Modeling Unstable Ion Velocity Distributions in the Solar Wind Observed by PSP at Perihelia

Authors: Leon Ofman (CUA/NASA GSFC), Scott A Boardsen (UMBC/NASA GSFC), Viacheslav M Sadykov (GSU), Lan K Jian (NASA GSFC), Parisa Mostafavi (JHU/APL), Jaye L Verniero (NASA GSFC), Davin Larson (SSL/UC Berkeley), Roberto Livi (SSL/UC Berkeley), Michael McManus (SSL/UC Berkeley), Ali Rahmati (SSL/UC Berkeley), Michael L Stevens (SSL/UC Berkeley)

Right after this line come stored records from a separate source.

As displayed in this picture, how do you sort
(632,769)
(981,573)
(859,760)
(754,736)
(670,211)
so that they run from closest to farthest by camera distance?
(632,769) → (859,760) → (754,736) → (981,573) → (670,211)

Recent observations by the Parker Solar Probe Solar Probe Analyzer Ions (SPAN-I) and FIELDS instrument find abundant evidence of ion-scale waves and non-Maxwellian ion velocity distribution functions (VDFs) with super-Alfvénic beams and large temperature anisotropy. The kinetic instabilities impact the eventual collisionless dissipation of turbulent fluctuations. We use 2.5D and 3D hybrid models of proton-alpha SW plasma to study the evolution and associated ion kinetic instabilities of the VDFs for several cases of interest in the super- as well as sub-Alfvénic solar wind. The hybrid models show the growth and the nonlinear saturation of the kinetic instabilities, extending the linear Vlasov stability analysis. We model the energy exchanged between protons, alpha particles, and magnetic field fluctuations associated with kinetic waves due to the relaxation of the instabilities. The models provide the complete 3D velocity space structure of the proton and alpha particles VDFs at the various stages of the instability progression in the SW frame, not limited by the data constraint of the single point spacecraft frame and the instrumental line-of-sight limits brought on by the PSP heat shield. Due to the abundant PSP data, the analysis would benefit from the use of automated identification of ion kinetic instability periods. We investigate the application of Artificial Intelligence Machine Learning (AI/ML) methods to automate the detection of unstable VDFs and classification of the kinetic instabilities. For this purpose, we use the hybrid modeling results of ion kinetic instabilities for the construction of the ML-ready data set.